I saw undying loyalty as “integrity” in my mind’s eye, when I look back over these decades of my life. It unfolded for me that this brand of loyalty in this body has nothing to do with integrity, but a self-serving survival mechanism which I somehow cultivated as a kid. My brand of “loyalty" helped me navigate a world I certainly didn’t understand, and one which terrified me and riddled me with anxiety. Loyalty offered me a sense of belonging, and an illusion of safety. Safety from all that scary stuff called the unknown, isolation, a feeling of not belonging anywhere. It also led to the care and feeding of another beast called distrust. If my allegiance was so fierce as to keep me safe from the bogeyman, it also assumed that there was lots in this world which couldn’t be trusted. This awareness leaves me with a feeling in my chest of a giant egg cracking open with a mysterious bird emerging.
At the same time, I find myself trying to shake off this scaly skin of loyalty with as much enthusiasm as a dog shaking off the mud she just rolled in. So this sounds like I’m saying that loyalty is a bad thing altogether. Not so. This brand of loyalty lived in this body and morphed through the eyes a child to keep her steeped in an illusion of safety and protection.

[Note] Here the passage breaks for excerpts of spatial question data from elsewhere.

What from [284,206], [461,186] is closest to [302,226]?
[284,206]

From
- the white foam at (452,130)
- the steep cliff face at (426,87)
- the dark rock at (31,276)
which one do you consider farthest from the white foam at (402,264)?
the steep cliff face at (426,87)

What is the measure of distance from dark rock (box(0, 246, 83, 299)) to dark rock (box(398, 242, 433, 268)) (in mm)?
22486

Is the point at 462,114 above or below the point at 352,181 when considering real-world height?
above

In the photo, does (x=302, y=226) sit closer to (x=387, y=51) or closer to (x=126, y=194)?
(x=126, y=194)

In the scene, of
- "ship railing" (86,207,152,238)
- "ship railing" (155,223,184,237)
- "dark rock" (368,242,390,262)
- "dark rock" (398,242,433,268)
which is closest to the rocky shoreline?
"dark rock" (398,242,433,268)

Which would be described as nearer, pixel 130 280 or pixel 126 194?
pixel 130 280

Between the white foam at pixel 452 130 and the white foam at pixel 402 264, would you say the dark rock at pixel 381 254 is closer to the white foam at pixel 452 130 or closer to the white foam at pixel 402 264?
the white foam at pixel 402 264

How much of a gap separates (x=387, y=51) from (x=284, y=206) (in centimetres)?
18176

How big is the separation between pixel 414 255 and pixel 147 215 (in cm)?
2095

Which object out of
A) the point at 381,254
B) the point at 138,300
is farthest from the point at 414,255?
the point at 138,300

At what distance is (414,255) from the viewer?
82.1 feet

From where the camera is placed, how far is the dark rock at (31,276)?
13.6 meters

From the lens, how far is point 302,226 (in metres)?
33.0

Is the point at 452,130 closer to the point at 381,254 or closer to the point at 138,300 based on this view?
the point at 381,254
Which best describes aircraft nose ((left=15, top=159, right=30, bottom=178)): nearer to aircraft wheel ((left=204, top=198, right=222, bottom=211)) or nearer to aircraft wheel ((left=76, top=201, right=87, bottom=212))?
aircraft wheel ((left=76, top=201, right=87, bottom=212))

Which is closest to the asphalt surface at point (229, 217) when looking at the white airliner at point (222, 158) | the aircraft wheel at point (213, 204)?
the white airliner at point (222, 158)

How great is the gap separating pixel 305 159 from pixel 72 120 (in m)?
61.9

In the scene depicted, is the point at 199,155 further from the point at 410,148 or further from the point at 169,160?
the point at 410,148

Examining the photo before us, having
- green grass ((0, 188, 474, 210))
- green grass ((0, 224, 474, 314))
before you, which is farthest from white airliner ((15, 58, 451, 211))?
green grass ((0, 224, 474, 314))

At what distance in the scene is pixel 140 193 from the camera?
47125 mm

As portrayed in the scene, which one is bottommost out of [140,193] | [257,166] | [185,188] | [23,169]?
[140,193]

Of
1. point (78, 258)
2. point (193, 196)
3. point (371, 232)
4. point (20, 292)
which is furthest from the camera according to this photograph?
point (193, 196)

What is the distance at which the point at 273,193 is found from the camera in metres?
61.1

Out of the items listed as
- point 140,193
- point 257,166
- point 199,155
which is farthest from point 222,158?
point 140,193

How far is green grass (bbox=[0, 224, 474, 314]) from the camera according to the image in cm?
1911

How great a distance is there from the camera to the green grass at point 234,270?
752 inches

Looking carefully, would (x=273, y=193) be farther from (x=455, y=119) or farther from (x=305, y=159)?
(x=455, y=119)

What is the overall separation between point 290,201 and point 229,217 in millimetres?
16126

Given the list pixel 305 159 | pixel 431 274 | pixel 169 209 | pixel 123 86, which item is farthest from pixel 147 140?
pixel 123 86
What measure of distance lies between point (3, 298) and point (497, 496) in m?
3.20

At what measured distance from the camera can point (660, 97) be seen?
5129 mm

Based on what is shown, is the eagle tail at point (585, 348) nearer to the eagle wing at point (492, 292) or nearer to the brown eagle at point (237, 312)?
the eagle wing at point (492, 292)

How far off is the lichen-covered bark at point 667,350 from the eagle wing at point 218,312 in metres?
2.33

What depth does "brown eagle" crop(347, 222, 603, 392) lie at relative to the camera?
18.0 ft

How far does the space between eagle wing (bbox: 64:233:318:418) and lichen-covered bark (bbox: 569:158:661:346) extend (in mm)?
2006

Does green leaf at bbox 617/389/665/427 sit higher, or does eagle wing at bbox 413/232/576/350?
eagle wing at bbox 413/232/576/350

A compassionate and wise MBSR teacher colleague shared with me a perspective that maladaptive coping, once it enters our awareness, is something to be deeply honored, as its intention and method is self-care. Although this kind of coping is deeply misguided, it also kept me alive and functioning to somehow navigate my world, which was without mature guidance and nurture.

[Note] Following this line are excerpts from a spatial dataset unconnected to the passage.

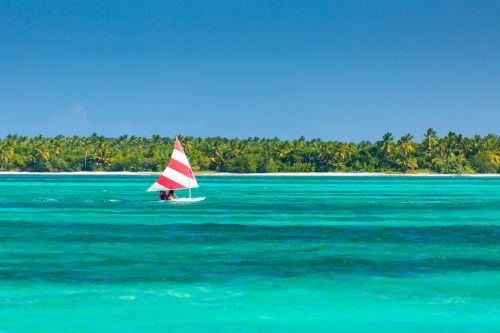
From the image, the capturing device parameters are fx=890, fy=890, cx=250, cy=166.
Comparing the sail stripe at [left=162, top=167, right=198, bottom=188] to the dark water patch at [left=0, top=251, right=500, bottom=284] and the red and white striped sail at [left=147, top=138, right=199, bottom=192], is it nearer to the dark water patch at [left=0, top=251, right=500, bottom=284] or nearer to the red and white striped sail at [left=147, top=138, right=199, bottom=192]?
the red and white striped sail at [left=147, top=138, right=199, bottom=192]

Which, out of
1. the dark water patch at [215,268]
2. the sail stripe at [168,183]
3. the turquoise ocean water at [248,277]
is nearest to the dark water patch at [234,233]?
the turquoise ocean water at [248,277]

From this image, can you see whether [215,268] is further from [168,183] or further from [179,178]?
[168,183]

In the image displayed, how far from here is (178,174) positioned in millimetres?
76688

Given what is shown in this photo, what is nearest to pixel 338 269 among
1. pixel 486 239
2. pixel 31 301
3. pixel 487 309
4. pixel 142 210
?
pixel 487 309

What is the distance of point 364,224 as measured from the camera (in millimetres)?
53906

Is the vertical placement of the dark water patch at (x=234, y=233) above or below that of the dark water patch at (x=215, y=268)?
above

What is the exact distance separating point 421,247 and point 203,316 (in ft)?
59.2

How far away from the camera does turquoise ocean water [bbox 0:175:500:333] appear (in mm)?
23188

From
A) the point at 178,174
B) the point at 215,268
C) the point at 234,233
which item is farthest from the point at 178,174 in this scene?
the point at 215,268

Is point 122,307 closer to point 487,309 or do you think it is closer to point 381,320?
point 381,320

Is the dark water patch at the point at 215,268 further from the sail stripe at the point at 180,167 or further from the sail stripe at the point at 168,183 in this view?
the sail stripe at the point at 168,183

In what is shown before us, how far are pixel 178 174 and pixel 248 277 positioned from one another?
47.5m

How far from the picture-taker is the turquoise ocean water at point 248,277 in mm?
23188

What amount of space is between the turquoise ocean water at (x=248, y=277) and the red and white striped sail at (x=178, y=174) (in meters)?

These days I think I see loyalty as a capacity to trust and listen to whatever is unfolding for another (and myself) without judgment. Loyalty to the innate wisdom we each hold in this being human. As wisdom can be, and often is, buried beneath so many layers by our conditioning, I think loyalty also asks us to be patient and trust in the mystery and simplicity of deep listening, and holding what is here for one another without doing anything. Just holding hands comes to mind. Loyalty now seems to be reaching for the faith and trust in our humanity, and accepting of however imperfect and awkward my attempts may be.